Выбив из одежды снег, старик бросил палочку к ногам Николки.
— Чиво опять лежишь? Нада хорошо снег на унтах убирать. Снег на унтах растает, унты мокрый будут — мокрый унты долго сушить нада. Если совсем унты сушить не будешь — камус сгниет, голый будет, ноги потом замерзнут. Нада унты сразу вешать сушить — потом на шкуру ложиться отдыхать.
Но когда Николка, сняв унты и чижи, подвесил их над печкой, чтобы они быстрей просохли, старик тотчас же схватил их и перевесил на другое место, подальше от печки.
— Засем так делал?! Совсем головы нет? Унты шибка сухой будут, как сухарь! Утром как одевать будешь? В горячем месте сушить нельзя, кожа гореть будет — быстро рваться станут. Уй-ю-юй! Твоя голова совсем, однако, соображает плохо…
Потом они ели сухую кетовую юколу, макая ее в нерпичий жир. После юколы пили горячий душистый и чуть горьковатый чай, заедая его подгоревшим хлебом и кусочками мерзлого сливочного масла. Все это было необыкновенно вкусно! После ужина Николка рассказывал каюру эпизоды своей короткой, но, насыщенной впечатлениями жизни, и старик, блаженно улыбаясь, внимательно слушал его, то и дело удивленно восклицая: «Га! Га! Га! Уй-ю-юй!» Иногда он возбужденно хлопал руками по коленям, испуганно таращил глаза или весело смеялся.

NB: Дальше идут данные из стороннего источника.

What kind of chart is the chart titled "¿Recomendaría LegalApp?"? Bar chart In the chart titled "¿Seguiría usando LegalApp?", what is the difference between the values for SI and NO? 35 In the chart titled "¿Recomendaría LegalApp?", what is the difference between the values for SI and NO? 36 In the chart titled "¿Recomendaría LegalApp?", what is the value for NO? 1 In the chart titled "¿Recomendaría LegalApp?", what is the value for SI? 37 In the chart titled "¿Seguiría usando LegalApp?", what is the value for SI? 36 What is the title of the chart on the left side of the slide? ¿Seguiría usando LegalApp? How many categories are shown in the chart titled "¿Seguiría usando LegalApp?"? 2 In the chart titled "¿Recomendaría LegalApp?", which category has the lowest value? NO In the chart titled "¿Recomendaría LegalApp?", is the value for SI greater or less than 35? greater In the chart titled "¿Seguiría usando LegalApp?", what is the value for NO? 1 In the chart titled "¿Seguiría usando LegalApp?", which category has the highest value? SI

Такого внимательного, искреннего слушателя Николка видел впервые. Лицо старика уже не казалось Николке похожим на дряблое яблоко. Теперь он видел перед собой самое обыкновенное стариковское лицо — славное и доброе. Порой ему даже казалось, что перед ним сидит совсем не старик, убеленный сединой, а просто мудрый сверстник.

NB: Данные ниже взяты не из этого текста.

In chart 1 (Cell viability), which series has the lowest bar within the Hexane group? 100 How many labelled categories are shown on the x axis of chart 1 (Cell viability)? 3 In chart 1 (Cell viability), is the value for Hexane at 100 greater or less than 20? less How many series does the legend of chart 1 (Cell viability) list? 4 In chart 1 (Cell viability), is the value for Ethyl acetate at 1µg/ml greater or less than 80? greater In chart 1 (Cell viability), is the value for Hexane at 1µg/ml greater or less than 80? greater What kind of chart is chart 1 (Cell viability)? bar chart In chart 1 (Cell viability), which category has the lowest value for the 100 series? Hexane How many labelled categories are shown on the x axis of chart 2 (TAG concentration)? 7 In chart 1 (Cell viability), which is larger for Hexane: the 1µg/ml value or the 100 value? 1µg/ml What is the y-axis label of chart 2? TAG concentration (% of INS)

Проговорив до полуночи, они начали готовиться ко сну. Старик настругал на утро «тураки будул».
Николка выбрался из палатки и, пораженный, остановился: над вершиной ближайшей лиственницы ослепительно сияла большая чистая луна. Вдалеке, сквозь кружева ветвей, в серебристой лунной дымке отчетливо высвечивали, словно вырезанные из фосфора, островерхие пирамиды гор. Белый, как сахар, снег был густо усыпан мельчайшими, тускло мерцающими кристаллами. На снегу четко отпечатались голубые тени деревьев, а сами деревья стояли под луной невесомо и призрачно, будто нарисованные на матовом стекле дивные синие узоры.
Около нарты тихо взвизгнула и тяжко вздохнула ездовая собака. Николка посмотрел на собак — все они крепко спали, свернувшись клубками. На их пушистых темных шкурах вспыхивали и гасли, точно звезды, кристаллики инея.